* WHAT YOU WILL DO
Each entry that follows is to be retyped exactly. Pictures do not belong in the copy.

──────── SOURCE RECORDS

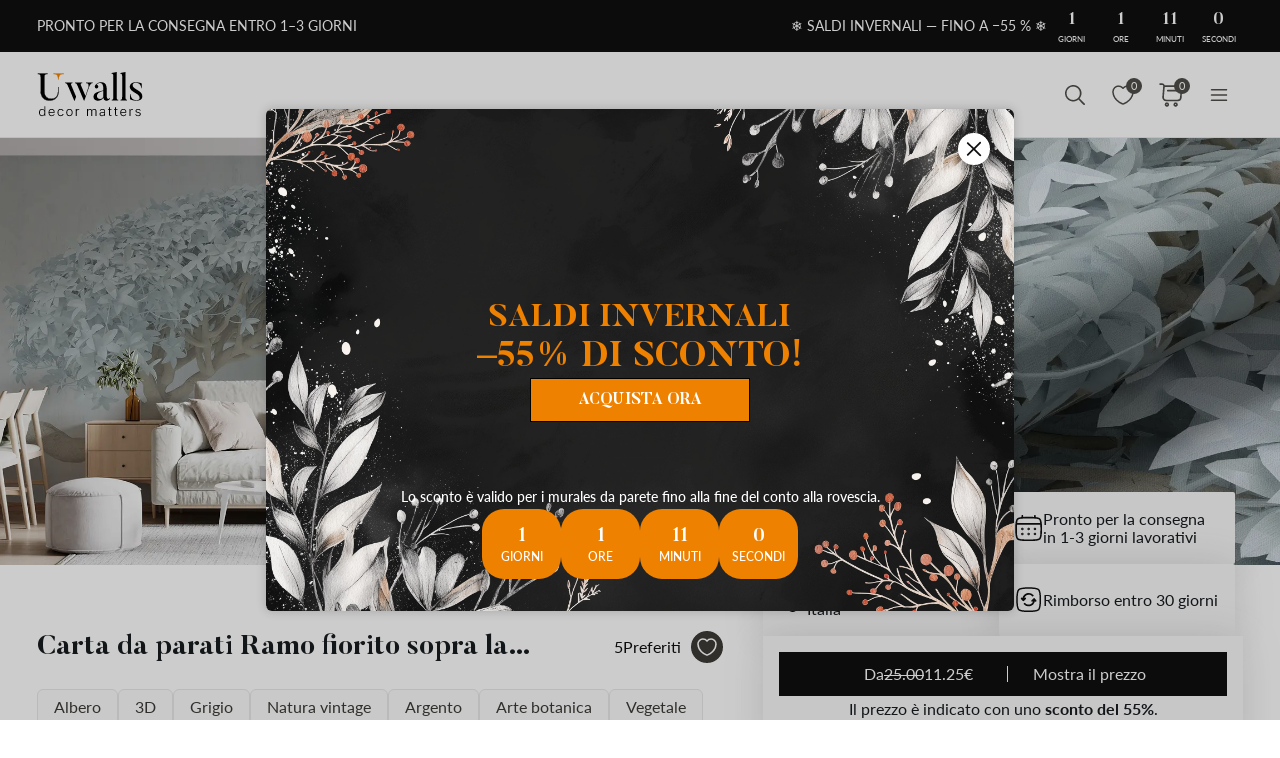

--- FILE ---
content_type: text/html; charset=UTF-8
request_url: https://uwalls.it/ajax/getcartitemscount
body_size: -267
content:
{"cart_items_count":0,"analytics_data":{"country":"US","state":"","state_code":"","device_type":"desktop","timestamp":1769028535}}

────────────────

* SOLVED PROBLEM
--- FILE ---
content_type: text/html; charset=UTF-8
request_url: https://uwalls.it/ajax/getcartitemscount
body_size: -267
content:
{"cart_items_count":0,"analytics_data":{"country":"US","state":"","state_code":"","device_type":"desktop","timestamp":1769028535}}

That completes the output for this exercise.